Wenn ich nicht aus der trophonischen Höhle gekommen, nicht sehr müde gewesen wäre und nicht den folgenden Morgen ziemlich früh fort gewollt hätte, wäre mir die lustige Unterhaltung des geistlichen Harlekins noch länger vielleicht nicht unlieb gewesen. Aber ich eilte zur Ruhe und liess die Leutchen lärmen. Als ich den andern Morgen aufstand und fort wollte, fand ich in dem ganzen, grossen, nicht übel eingerichteten Hause noch keine Seele lebendig. Die Thüren waren nur von innen verriegelt und also für mich offen: aber wenn ich auch Schuft genug wär so schlechte Sottisen zu begehen, so könnte ich doch das Vertrauen so gutherziger Leutchen nicht missbrauchen. Ich trabte mit meinen schweren Stiefeln einige Mahl über den Saal weg; niemand kam, nirgends eine Bewegung. Ich klopfte an einige Zimmer; keine Antwort. Endlich kam ich an ein Zimmer das nicht verschlossen war. Ich trat hinein, und siehe, das hübsche Stückchen Erbsünde hob sich so eben aus dem Bette und entschuldigte sich freundlich, dass noch niemand im Hause wach sey. Weiss der Himmel, ob ich armes Menschenkind nicht in grosse Verlegenheit würde gerathen seyn, wenn sie nicht um ihre Schultern den Mantel geworfen hätte, den gestern Abend der geistliche Herr um die seinigen hatte. Der Mantel gab mir sogleich eine gehörige Portion Stoicismus; ich bezahlte meine Rechnung und trollte zum Tempel hinaus.

**ZU ERLEDIGENDE AUFGABEN**.
**1.** Wie waren laut dem Textauszug die Türen des Hauses am Morgen verriegelt?
**2.** In wie vielen Zeilen der Auflistung steht die Zeichenfolge „bbox“? Gib nur die Zahl an.

**BEREITGESTELLTE ANGABEN**.
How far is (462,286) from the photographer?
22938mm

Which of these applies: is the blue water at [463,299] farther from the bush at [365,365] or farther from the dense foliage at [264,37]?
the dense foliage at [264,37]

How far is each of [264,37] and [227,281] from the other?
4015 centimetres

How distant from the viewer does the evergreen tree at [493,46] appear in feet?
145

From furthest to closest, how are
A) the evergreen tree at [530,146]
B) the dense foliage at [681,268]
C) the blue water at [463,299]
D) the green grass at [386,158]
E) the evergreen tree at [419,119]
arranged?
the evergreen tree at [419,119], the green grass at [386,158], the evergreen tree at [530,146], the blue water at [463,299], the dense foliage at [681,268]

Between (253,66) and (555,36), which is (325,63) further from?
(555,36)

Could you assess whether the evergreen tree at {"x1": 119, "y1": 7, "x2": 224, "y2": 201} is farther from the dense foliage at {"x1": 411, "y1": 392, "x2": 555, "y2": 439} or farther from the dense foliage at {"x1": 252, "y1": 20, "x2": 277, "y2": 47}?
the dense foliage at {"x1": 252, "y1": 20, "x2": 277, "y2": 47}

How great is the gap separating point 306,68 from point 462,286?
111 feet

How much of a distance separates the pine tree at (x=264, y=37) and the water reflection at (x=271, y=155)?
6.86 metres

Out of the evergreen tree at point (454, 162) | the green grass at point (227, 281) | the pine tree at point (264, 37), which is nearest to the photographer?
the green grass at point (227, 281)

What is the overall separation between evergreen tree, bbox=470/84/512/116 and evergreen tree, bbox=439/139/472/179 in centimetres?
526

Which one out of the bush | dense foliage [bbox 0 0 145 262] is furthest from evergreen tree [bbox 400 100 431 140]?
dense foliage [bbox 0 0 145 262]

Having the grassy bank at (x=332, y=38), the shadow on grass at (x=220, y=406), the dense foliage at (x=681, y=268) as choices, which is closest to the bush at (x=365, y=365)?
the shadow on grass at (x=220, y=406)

**ERGEBNISSE**.
**1.** Nur von innen.

**2.** 3